“Have pity on us and obtain for us protection from hurricanes and all other disasters…”

This devotion is popular around New Orleans. And the website for the National Shrine of Our Lady of Prompt Succor offers some background:
French Ursulines arrived in New Orleans in 1727 and established the oldest school for girls currently operating in what is now the United States. During a per iod of crisis after a large group of nuns left New Orleans for Cuba in 1803, Mother St. Andre Madier, one of the seven nuns who remained, appealed to her cousin, an Ursuline in France whom the reign of terror had forced to leave her monastery at Pont-Saint-Espirt. She was Mother St. Michel Gensoul, a remarkable woman of great talent and interior piety, who, during the exile in Montpellier, opened a boarding school for girls there. Fearing for the flourishing school, Bishop Fournier refused to request her leave, saying that only the Pope, then a prisoner of Napoleon, could give such a permission. One day while praying before a statue of the Blessed Mother, she was inspired to say, “O most holy Virgin Mary, if you obtain a prompt and favorable answer to my letter, I promise to have you honored in New Orleans under the title of Our Lady of Prompt Succor.”

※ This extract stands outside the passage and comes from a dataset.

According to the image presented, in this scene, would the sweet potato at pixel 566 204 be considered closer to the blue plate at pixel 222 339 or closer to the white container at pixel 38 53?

Since the end of December 1810, when Mother St. Michel, her companions and the statue arrived in New Orleans, devotion to Our Lady of Prompt Succor has grown in New Orleans and Louisiana, and has spread through the United States and even beyond. In the late 19th century, Pope Leo XIII granted the solemn crowning of the statue, an honor carried out splendidly by Archbishop Janssens on November 10, 1895. In 1912 this devotion was officially approved by Rome.
From conversations, letters, contributions, requests for Masses of thanksgiving and similar sources, generations of Ursulines and friends of Our Lady of Prompt Succor have learned about many of the favors granted through the intercession of Our Lady in response to pleas for quick and favorable help. We will never know them all. But those we know are a source of encouragement and hope to all who count on Our Lady’s help.